Re: Problem with entityLinking on Uppercase tokens

Joseph M'Bimbi-Bene Mon, 03 Jun 2013 07:13:01 -0700

Hello, i forgot to mention that


2013/6/3 Rupert Westenthaler <[email protected]>

> Hi Joseph,
>
> you are right the 'Upper Case Token Mode' interferes with the
> configured UpperCase mode. Maybe it would be better to remove the
> 'Upper Case Token Mode' parameter introduced by STANBOL-1049 and
> implement a similar functionality by using the existing "Upper Case"
> parameter. But I am not yet completely sure if this is possible. I any
> case I will link your previous mail with this issue and not this as an
> unresolved issue for STANBOL-1049.

■ DATA FOR ANALYSIS
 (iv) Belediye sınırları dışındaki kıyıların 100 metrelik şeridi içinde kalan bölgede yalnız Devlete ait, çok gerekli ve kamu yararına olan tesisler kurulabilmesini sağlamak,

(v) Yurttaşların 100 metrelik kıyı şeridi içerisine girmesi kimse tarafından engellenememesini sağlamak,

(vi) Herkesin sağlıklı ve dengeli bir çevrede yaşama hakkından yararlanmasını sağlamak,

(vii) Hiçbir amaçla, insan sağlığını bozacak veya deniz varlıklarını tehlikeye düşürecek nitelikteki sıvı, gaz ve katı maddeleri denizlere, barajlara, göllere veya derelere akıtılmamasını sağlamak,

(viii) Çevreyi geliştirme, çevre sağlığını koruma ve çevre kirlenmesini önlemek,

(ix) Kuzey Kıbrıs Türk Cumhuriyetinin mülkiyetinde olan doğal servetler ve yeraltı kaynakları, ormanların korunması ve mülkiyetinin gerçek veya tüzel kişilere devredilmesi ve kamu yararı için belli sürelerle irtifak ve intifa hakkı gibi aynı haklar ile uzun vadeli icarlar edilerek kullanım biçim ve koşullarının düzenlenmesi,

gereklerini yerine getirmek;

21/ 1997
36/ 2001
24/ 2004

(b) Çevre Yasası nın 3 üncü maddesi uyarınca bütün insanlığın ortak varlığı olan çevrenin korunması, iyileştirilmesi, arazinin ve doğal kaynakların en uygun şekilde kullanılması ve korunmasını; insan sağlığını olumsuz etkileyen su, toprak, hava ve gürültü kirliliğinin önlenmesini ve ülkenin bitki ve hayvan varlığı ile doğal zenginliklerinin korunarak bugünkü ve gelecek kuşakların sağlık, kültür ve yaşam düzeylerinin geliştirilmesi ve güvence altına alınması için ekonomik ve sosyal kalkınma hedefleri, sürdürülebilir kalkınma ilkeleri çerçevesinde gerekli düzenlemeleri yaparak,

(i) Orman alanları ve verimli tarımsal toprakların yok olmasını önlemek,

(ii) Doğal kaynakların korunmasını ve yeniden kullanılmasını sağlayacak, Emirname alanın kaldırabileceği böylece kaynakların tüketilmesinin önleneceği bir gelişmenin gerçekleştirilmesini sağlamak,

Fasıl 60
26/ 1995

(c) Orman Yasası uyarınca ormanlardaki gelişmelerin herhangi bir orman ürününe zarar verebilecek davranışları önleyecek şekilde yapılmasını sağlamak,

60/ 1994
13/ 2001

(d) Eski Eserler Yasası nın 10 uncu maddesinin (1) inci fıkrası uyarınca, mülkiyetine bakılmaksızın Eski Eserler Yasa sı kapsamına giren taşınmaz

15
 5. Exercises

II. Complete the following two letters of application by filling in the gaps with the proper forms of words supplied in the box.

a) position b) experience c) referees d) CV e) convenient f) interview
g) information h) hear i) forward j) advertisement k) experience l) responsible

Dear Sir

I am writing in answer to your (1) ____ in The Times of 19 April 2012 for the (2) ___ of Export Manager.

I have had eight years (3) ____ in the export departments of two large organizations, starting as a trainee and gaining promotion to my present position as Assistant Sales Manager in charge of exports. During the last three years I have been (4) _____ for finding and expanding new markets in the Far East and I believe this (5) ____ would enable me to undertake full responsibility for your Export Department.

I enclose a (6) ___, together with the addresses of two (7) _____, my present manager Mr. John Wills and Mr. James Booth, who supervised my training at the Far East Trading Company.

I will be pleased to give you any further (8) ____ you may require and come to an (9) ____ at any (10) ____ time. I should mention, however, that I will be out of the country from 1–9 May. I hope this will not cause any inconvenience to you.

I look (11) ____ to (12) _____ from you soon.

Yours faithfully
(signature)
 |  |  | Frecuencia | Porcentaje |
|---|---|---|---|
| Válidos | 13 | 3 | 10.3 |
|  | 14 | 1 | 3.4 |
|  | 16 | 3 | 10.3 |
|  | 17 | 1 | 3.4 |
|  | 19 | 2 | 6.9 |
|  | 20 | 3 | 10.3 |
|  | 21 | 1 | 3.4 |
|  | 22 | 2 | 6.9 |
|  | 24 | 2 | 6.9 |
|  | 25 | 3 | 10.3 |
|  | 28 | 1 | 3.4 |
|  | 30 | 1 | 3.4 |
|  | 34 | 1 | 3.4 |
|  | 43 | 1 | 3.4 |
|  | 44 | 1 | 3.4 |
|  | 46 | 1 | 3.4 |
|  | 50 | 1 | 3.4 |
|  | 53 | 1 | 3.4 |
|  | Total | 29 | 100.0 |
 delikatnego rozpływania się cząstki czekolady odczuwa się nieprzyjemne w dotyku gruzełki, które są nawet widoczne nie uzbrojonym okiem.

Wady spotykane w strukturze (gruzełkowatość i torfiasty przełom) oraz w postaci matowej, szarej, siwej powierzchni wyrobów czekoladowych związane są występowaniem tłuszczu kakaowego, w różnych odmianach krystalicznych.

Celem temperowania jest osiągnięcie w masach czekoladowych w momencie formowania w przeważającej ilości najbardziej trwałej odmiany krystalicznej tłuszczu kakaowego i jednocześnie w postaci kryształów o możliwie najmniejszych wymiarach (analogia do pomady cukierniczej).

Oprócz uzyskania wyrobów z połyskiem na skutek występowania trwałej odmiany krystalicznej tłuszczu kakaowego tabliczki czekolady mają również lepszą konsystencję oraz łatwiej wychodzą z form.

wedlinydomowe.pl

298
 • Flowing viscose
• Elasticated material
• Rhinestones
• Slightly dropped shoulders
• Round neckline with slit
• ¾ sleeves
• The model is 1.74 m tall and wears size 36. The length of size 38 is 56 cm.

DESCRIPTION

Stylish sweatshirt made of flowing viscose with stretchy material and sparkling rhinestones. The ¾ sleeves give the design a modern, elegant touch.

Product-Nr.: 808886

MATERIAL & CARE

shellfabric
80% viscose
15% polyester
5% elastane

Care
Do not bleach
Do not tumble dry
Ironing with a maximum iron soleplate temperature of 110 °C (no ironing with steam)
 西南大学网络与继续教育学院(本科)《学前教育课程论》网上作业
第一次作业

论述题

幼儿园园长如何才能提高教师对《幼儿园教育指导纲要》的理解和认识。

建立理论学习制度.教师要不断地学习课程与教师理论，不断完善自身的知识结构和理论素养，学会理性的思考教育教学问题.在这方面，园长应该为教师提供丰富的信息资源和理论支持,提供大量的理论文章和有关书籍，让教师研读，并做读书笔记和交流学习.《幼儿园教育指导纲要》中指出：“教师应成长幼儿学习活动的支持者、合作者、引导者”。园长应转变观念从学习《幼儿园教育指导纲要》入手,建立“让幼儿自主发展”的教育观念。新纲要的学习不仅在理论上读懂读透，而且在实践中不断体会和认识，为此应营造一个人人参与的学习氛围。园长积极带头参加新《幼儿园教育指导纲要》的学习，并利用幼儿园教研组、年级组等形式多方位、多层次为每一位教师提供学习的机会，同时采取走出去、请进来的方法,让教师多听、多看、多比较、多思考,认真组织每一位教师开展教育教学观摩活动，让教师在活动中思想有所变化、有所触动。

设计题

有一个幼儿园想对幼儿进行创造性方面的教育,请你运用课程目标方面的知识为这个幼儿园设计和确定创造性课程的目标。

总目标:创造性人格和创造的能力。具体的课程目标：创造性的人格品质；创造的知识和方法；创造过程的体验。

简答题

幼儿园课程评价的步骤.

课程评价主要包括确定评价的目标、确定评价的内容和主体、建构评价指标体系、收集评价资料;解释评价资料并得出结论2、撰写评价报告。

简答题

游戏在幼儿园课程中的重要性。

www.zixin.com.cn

■ WHAT TO PRODUCE
Copy the part of the entity-linking reply word for word, beginning at the words "Hello, i forgot" and stopping after the words "issue for STANBOL-1049.".

■ OUTPUT OF THE EXERCISE
Hello, i forgot to mention that


2013/6/3 Rupert Westenthaler <[email protected]>

> Hi Joseph,
>
> you are right the 'Upper Case Token Mode' interferes with the
> configured UpperCase mode. Maybe it would be better to remove the
> 'Upper Case Token Mode' parameter introduced by STANBOL-1049 and
> implement a similar functionality by using the existing "Upper Case"
> parameter. But I am not yet completely sure if this is possible. I any
> case I will link your previous mail with this issue and not this as an
> unresolved issue for STANBOL-1049.